In this model, LM7 cells (representative of OS metastasis), derived from Fas+ SAOS2 cells (representative of primary OS tumor), are able to establish secondary tumor growth in the lungs and display inappreciable levels of Fas (Fas−). Fas + OS cells are not fit for colonizing the FasL + lung environment and Fas − LM7 cells establish pulmonary metastases, as previously demonstrated. This relates to clinical observations in which the primary OS tumor expresses high levels of Fas, while OS lung metastases have inappreciable Fas expression [23, 34]. Furthermore, the imbalance in bone homeostasis associated with OS onset greatly affects and is affected by MSCs as master regulators of bone physiology [35, 36]. From our results, a picture emerges depicting a heterogeneous OS primary tumor that avidly recruits stromal cells.
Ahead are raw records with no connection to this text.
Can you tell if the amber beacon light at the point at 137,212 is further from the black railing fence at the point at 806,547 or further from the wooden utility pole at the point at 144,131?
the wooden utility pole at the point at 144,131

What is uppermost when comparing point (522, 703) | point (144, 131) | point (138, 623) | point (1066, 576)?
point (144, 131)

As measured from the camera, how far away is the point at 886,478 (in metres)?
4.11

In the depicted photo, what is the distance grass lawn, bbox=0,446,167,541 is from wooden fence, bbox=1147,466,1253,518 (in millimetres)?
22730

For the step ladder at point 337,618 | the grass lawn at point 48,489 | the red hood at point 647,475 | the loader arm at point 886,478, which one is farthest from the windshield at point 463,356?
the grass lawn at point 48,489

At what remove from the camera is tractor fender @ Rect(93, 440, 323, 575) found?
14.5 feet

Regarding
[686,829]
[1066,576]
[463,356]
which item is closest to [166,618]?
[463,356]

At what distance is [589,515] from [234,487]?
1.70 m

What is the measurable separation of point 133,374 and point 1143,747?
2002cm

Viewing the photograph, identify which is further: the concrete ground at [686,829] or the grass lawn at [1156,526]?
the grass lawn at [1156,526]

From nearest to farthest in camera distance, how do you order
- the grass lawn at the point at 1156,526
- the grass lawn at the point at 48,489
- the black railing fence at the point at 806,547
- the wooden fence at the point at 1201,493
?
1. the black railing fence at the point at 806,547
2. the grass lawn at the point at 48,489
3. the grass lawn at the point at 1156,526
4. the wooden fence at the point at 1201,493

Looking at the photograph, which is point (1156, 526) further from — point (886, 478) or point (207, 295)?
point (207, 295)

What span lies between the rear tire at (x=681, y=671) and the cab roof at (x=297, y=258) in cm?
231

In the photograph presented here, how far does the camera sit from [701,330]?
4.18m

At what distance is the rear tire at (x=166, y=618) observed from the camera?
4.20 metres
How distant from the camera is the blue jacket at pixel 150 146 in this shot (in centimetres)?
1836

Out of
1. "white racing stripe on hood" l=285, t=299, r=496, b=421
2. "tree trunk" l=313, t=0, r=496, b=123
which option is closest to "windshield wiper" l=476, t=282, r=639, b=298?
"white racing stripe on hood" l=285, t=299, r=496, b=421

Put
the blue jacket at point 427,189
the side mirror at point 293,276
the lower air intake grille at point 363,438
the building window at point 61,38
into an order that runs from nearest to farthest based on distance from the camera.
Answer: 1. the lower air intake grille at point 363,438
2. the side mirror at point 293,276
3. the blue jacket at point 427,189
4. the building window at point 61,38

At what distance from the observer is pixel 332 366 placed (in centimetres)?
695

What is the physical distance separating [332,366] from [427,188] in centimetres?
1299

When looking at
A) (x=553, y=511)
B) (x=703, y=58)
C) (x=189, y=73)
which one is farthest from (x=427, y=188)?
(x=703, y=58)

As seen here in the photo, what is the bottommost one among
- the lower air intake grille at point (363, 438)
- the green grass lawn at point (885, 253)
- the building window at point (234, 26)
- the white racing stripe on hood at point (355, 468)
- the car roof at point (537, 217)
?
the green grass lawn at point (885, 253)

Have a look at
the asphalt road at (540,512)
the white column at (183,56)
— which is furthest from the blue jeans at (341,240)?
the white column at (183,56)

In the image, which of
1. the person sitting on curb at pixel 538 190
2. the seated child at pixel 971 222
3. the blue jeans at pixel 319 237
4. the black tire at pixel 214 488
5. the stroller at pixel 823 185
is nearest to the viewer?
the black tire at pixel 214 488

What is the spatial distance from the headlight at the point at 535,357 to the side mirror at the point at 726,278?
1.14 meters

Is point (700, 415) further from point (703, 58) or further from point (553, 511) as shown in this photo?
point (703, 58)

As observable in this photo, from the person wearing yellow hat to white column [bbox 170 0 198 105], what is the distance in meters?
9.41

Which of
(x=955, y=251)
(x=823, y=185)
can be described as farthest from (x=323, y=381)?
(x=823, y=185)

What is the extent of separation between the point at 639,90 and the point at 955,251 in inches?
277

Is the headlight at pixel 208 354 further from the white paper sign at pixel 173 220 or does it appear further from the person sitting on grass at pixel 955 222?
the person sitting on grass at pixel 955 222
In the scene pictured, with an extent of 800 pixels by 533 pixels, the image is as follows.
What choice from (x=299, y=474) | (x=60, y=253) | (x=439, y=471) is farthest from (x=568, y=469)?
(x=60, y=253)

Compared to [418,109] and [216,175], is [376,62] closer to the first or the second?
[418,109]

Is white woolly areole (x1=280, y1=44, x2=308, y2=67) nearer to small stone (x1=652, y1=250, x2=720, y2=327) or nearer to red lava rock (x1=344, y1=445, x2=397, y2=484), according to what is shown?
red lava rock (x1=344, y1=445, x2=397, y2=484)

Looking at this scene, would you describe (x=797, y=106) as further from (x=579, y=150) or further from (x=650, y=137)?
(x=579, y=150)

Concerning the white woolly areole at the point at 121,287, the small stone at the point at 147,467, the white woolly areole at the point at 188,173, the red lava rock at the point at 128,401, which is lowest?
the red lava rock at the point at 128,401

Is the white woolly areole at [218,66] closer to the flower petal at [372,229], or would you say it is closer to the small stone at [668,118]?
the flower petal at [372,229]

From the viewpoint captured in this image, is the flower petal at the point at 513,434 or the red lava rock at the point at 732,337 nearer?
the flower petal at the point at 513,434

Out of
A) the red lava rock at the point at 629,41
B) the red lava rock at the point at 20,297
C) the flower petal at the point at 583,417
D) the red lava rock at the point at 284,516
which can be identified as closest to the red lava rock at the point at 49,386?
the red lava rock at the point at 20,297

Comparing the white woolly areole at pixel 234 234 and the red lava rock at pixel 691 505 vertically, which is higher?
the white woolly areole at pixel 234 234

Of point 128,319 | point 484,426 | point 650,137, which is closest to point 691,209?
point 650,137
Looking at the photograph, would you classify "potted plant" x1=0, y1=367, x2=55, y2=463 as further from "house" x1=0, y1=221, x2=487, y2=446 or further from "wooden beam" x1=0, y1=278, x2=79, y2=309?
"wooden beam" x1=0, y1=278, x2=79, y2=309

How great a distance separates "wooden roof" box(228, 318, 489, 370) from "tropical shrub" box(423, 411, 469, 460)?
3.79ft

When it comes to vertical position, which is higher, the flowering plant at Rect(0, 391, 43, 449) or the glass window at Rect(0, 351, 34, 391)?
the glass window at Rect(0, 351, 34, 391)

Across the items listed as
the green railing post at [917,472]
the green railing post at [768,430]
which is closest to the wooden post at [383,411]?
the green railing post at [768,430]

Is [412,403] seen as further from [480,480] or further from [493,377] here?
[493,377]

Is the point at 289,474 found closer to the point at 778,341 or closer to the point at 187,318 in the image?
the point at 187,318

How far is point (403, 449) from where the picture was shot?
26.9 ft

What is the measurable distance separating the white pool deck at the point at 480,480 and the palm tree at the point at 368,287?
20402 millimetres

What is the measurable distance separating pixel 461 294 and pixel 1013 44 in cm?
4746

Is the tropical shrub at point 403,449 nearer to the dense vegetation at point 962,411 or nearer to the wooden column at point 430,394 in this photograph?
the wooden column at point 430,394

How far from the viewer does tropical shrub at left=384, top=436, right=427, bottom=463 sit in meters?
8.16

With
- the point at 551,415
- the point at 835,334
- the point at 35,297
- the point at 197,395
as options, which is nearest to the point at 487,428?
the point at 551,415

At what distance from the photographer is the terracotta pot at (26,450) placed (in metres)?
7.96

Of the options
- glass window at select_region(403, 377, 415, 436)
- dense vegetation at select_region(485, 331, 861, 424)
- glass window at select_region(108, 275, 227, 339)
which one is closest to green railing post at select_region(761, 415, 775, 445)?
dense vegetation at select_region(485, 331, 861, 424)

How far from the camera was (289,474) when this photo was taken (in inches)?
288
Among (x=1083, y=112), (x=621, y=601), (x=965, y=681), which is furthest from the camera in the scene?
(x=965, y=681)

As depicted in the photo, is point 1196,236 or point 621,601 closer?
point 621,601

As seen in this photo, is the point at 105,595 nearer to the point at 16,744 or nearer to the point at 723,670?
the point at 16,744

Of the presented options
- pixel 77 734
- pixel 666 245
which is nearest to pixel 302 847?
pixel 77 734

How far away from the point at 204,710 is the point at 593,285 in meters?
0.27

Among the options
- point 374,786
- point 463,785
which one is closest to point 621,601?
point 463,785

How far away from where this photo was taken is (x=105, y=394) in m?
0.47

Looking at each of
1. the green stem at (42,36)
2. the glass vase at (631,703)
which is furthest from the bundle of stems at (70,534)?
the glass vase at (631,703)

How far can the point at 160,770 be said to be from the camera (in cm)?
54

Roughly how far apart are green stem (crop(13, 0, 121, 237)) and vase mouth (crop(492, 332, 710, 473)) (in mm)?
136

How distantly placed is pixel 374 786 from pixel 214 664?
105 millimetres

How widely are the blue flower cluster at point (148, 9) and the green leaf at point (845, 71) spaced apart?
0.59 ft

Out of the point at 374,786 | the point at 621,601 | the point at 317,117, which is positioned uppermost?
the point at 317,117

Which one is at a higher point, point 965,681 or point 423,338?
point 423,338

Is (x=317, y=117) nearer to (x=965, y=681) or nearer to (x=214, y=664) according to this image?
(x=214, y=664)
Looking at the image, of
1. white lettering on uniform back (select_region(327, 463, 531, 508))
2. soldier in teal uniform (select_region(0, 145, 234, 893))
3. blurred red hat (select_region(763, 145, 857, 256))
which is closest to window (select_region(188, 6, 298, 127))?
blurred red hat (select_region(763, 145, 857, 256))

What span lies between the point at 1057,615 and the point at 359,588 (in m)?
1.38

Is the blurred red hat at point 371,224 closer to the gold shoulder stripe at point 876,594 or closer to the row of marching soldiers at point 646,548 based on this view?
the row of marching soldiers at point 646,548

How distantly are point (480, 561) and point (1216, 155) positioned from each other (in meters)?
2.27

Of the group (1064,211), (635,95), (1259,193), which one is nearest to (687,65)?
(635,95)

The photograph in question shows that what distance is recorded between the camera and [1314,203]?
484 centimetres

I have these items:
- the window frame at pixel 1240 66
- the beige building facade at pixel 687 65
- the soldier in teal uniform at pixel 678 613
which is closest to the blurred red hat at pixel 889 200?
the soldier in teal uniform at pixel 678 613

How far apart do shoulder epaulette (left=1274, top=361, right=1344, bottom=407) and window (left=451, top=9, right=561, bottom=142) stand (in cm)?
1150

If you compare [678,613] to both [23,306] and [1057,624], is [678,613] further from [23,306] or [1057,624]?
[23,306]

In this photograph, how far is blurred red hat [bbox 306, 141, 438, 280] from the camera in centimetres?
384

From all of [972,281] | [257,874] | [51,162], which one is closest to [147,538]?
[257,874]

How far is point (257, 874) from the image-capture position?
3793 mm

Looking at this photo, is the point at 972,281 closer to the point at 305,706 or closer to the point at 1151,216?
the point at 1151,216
Some of the tumor cell subpopulations would leave the primary tumor and colonize the lungs in response to a suitable niche and stimuli, ie, lung MSCs, and probably further attracting more MSCs to the lungs (Fig. 5). The identified signaling events mediated by different molecules such as CXCR4, S100A14, IL-1α and PECAM1 (Fig. 2D and E), are in agreement with the bidirectional migration interplay observed between MSCs and OS cells [28]. A pathologic bone remodeling scenario emerges, with the selection of advantageous properties, resulting in both MSCs and OS cells being able to foster the conditions for a secondary tumor site in a coordinated manner. Furthermore, a molecular pattern associated with migration and invasion is present in cells with divergent metastatic potential. These cells would at first reside together at the primary site, but are enabled with differential abilities to leave the primary tumor and colonize the lungs. The identification of novel molecules in OS cells with metastatic features would permit the validation of molecules with usefulness as a biomarker in a disease in which the existence of undetectable lung micrometastases present at diagnosis time remains a critical clinical challenge.